Text shown →
==============================

Well, depending on your institution and how liberal they are on stacking double majors, you can make the case that you went back to school for another major, and take classes for those, while deciding to "minor" in something interesting that may have a specific bias to having higher grade distributions.
Here's an example. At my institution, if you qualify for one full degree, all you need is 25 hours in another discipline (there is a list of acceptable disciplines to do this with, some are allowed with this 25 rule, some aren't), and you also get the degree for that discipline as well.
I have a friend that qualified for a full BA in Biology. She took 25 extra hours in Psychology, as well as 12 more hours in Sociology (she split the 37 hours into 6 hours over the summer, 15 hours in the fall, 3 hours in the Winter session, and 13 hours in the Spring). She made a 4.0 in that part of her major and it raised her GPA as she claims from 3.63 to 3.82. As a result, in 5 years, she got a BA in Biology, BA in Psychology, and minors in Sociology and Spanish (her BA in Biology gave her flexibility to choose Spanish classes as her liberal arts electives under her BA in Biology). Her sGPA stayed the same though because those classes weren't Biology, Chemistry, Physics, or Math as made standard as science GPA qualifiers by what I believe to be (don't hold me on this) the AAMC.
However, since Chemistry is an acceptable list of those majors, it gives you an opportunity to simultaneously raise the science GPA as well as the Cumulative GPA. It can also decrease it though, so beware.
Check with your institution if they offer any remotely similar to this.
Also, I don't know if taking those classes at community colleges is advised. It makes it look like you regressed in the academic hierarchy with no direct benefit (considering after you graduated, those CC classes aren't explicitly applied via transfer in hopes of achieving a secondary degree) and only chose those classes for self gain in terms of GPA, unless it was in some field like say, Art History or Math or something that you just wanted exposure to for self learning and enjoyment without paying big bucks at a university, and could take maybe a 4-5 class stretch or sequence at a CC. Then you could possibly justify with an adcom or something on why you took those classes.

==============================

Stored data →

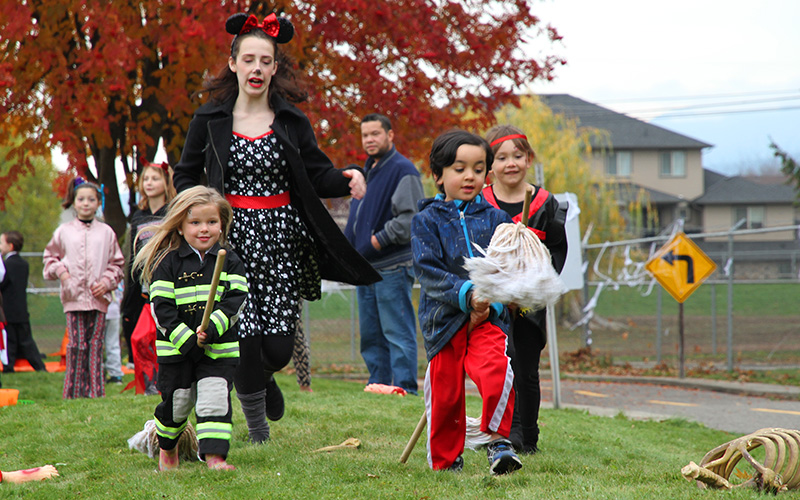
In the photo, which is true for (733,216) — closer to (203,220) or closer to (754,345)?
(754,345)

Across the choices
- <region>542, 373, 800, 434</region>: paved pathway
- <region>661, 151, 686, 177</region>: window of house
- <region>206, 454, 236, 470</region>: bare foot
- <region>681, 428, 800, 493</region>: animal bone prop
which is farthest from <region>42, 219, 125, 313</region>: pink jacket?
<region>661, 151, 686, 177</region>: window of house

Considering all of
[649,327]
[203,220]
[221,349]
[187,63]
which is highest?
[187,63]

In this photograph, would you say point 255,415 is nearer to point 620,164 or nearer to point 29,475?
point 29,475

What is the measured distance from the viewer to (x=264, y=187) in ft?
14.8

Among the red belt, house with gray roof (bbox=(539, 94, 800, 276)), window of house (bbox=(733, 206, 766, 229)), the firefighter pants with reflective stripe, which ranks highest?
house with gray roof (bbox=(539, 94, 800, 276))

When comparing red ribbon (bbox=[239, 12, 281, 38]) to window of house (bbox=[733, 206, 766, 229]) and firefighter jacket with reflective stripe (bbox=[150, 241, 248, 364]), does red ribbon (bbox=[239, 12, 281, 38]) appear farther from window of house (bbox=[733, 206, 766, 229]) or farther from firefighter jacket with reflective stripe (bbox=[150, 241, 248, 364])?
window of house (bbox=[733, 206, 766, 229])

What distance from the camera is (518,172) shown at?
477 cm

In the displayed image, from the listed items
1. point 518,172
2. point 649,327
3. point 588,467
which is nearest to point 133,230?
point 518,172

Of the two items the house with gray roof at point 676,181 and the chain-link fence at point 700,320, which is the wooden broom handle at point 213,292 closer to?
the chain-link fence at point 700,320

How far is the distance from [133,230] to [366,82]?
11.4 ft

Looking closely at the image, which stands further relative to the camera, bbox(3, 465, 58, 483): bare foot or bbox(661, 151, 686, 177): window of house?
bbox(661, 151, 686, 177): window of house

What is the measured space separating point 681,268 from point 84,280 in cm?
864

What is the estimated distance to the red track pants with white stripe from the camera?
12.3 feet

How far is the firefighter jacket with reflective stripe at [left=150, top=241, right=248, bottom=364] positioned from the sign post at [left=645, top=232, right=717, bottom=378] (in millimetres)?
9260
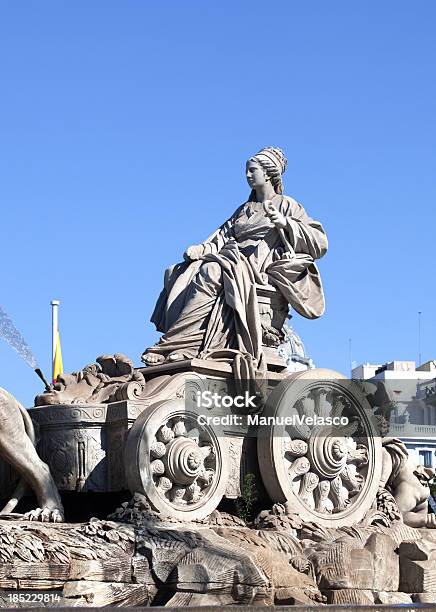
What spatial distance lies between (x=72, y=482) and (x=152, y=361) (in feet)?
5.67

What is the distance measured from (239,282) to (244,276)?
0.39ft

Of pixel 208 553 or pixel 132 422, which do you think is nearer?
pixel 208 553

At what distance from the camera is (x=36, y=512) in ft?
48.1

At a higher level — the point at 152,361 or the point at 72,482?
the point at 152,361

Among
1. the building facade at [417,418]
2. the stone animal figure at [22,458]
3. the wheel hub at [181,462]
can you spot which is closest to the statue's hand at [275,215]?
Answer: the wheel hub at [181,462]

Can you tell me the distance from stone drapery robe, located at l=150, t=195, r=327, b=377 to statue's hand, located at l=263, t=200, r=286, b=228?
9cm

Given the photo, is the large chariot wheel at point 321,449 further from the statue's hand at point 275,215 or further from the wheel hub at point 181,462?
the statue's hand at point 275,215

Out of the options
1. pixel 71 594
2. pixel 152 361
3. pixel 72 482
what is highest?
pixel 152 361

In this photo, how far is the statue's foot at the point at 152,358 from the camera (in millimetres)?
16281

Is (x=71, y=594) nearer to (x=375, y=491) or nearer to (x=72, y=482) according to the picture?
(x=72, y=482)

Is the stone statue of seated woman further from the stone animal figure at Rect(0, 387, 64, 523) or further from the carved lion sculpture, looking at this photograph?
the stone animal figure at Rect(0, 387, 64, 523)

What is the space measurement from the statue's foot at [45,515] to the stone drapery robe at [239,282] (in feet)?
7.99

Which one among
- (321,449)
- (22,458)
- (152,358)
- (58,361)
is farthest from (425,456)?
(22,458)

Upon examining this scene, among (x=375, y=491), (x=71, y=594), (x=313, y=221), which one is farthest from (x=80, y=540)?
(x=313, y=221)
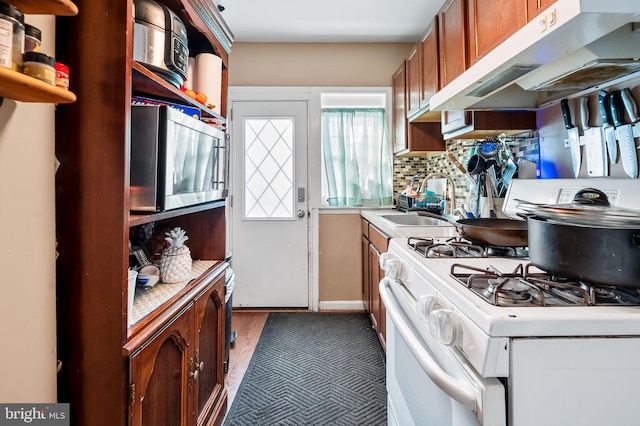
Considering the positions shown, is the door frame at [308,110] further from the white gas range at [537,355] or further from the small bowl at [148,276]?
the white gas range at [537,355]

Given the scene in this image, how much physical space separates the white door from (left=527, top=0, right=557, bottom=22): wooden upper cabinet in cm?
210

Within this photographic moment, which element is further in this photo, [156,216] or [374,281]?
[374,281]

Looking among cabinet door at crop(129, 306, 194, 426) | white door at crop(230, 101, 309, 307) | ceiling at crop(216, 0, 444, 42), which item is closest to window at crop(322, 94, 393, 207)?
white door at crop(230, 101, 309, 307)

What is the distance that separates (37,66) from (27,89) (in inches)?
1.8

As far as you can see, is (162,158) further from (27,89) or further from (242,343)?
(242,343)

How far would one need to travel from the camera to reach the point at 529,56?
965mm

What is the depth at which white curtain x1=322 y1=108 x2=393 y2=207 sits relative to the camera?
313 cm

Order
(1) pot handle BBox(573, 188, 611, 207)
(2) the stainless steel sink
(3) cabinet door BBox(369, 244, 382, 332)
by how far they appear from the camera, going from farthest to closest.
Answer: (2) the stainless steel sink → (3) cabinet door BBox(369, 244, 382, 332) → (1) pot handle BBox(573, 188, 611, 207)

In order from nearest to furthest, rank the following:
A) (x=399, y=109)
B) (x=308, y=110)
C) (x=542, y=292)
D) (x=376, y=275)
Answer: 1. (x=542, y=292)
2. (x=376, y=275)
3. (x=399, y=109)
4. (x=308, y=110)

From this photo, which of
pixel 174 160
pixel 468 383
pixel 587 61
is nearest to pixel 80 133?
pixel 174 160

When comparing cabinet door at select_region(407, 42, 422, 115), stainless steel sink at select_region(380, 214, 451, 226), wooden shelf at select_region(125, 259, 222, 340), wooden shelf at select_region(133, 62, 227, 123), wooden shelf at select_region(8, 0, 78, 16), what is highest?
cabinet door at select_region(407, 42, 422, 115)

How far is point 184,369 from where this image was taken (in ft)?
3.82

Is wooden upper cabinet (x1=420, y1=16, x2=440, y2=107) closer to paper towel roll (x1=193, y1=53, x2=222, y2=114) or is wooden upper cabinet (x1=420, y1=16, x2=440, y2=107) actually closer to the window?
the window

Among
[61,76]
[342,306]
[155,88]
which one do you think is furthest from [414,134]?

==============================

Exercises →
A) In the post on raising GPA, why did the friend's science GPA stay the same? Answer in one to three sentences.
B) Transcribe the post on raising GPA, starting with "Here's an example." and going on through "discipline as well.".
These records come from a separate source.

Task solutions →
A) Her science GPA stayed the same because the added classes were not in Biology, Chemistry, Physics, or Math. Those are the subjects the post names as counting toward science GPA.

B)
Here's an example. At my institution, if you qualify for one full degree, all you need is 25 hours in another discipline (there is a list of acceptable disciplines to do this with, some are allowed with this 25 rule, some aren't), and you also get the degree for that discipline as well.